For the first time, the hockey program has about a dozen former Tigers returning to campus this summer to use the El Pomar Sports Center, reunite with teammates and meet current players.

"It's a win-win," said CC assistant Joe Bonnett who helped start the effort with athletic director Ken Ralph. "Guys get to come back, check out their old campus and use the new facilities to prepare for the coming season. It's been great to see all the guys. Some guys have not been back since they played here."

Some of the players who came through town recently, working out for a week up to a month or just visiting friends and family, include Arthur Bidwill, David Civitarese, Nick Dineen, Tim Hall, Curtis McElhinney and Matt Zaba.

Jaden Schwartz is expected in August while Mark Stuart is also a possibility, Bonnett added. As alumni, access to the facility, which includes a new shooting room, a larger, renovated weight room and ice time at Honnen arena, is free, coach Scott Owens said.

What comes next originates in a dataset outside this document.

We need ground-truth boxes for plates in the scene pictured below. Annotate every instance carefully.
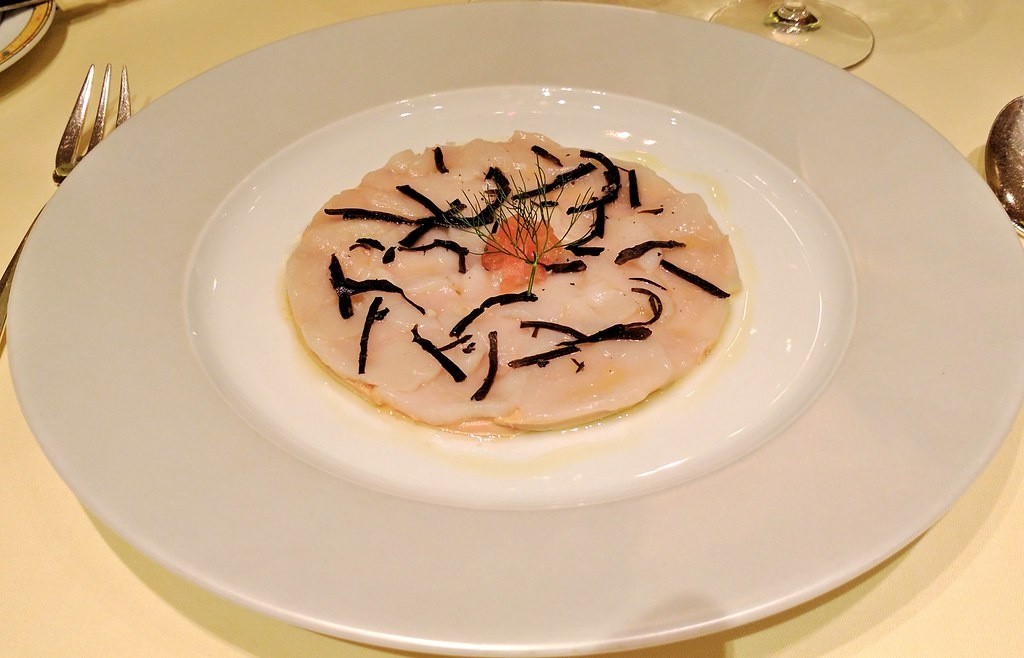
[0,1,56,73]
[7,2,1024,657]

The offering also lets the Tigers taking summer school courses meet some of the men in the photos on the team meeting room wall.

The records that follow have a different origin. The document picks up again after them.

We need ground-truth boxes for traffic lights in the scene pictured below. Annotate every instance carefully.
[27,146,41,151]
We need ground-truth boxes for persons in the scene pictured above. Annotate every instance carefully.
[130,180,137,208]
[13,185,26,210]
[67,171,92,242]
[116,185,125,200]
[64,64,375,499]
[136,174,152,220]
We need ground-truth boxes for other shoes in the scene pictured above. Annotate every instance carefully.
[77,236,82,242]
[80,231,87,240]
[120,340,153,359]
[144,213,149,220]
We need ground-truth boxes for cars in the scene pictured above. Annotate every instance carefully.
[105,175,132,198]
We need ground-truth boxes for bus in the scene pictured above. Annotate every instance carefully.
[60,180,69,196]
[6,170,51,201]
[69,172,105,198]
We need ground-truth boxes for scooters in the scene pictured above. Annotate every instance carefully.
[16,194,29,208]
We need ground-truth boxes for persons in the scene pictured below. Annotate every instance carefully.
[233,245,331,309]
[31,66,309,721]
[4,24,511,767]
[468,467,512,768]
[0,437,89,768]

"I suppose it has been fun for the younger guys to meet the older ones," said Sertich, who lives in suburban Minneapolis. "It has been fun meeting the younger guys. I always follow the Tigers as best I can, so I know their names."

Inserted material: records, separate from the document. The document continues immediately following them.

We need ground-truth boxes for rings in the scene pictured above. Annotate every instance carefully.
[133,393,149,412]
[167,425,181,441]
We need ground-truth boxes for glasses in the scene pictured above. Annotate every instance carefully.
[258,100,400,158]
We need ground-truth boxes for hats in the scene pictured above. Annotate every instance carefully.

He is happy to prepare for the upcoming season while visiting nearby aunts, uncles and his grandmother. His 121 career assists are seventh all-time at CC with his 182 points at No. 12. He is the son of former CC great Steve Sertich and grandson of both Hall of Famer Tony Frasca and Mark Sertich, for whom the city rink in Memorial Park is named.

The EPSC underwent $27 million in renovations and expansion recently.

Sertich, 30, is preparing for a new team after his contract with Olten in Switzerland ended this past spring.

"It was a great three years," he said. "The fans were very passionate. We (he and his wife Becky) enjoyed the adventure."

He hopes for another opportunity either overseas or with the American Hockey League.

"I'm open to anything," he said. "I'm still having fun playing hockey and as long as I stay healthy, I will keep playing. I hope to stay in hockey as a player, coach or something with a youth association. I cannot imagine life without it."